Determine how many lines in the records hold "avoid", then give that number by itself.

*** Opening Entries provided ***

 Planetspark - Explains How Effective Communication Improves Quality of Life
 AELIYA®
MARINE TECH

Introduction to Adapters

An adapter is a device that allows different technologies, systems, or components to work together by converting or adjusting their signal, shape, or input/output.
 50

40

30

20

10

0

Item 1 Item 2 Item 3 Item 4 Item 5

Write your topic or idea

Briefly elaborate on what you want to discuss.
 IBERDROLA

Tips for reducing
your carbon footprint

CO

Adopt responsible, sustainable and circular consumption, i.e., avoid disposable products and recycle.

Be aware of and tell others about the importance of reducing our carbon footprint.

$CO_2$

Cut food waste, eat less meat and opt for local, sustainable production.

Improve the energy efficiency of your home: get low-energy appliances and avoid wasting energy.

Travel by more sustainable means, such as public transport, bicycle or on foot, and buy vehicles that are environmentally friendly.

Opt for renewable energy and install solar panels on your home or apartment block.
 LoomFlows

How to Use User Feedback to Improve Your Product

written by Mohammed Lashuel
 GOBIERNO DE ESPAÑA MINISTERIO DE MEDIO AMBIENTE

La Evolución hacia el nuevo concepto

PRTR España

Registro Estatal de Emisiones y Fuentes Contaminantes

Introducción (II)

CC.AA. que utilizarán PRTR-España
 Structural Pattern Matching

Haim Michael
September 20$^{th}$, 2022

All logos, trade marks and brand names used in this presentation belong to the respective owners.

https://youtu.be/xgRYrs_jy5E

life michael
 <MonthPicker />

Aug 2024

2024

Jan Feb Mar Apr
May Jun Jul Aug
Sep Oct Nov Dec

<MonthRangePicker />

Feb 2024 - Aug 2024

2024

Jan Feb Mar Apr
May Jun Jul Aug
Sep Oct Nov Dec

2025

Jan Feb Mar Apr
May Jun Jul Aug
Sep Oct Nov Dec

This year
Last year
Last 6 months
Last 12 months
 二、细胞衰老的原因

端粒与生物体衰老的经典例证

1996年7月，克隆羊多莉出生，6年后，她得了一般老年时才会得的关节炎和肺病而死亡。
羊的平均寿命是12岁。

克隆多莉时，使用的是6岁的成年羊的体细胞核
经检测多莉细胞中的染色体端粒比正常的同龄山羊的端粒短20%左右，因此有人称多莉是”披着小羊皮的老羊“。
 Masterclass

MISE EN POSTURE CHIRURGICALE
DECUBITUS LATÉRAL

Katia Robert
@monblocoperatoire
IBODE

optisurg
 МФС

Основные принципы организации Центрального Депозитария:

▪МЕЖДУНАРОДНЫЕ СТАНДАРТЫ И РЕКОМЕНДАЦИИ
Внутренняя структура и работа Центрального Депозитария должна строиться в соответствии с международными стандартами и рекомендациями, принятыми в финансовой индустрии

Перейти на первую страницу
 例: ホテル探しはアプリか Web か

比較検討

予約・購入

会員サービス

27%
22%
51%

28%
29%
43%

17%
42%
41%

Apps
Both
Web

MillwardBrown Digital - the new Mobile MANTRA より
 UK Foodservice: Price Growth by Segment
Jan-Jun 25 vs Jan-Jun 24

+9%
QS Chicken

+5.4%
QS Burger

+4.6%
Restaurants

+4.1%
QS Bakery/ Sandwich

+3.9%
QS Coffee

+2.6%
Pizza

*** Closing Entries provided ***

▶ **Written solution**
2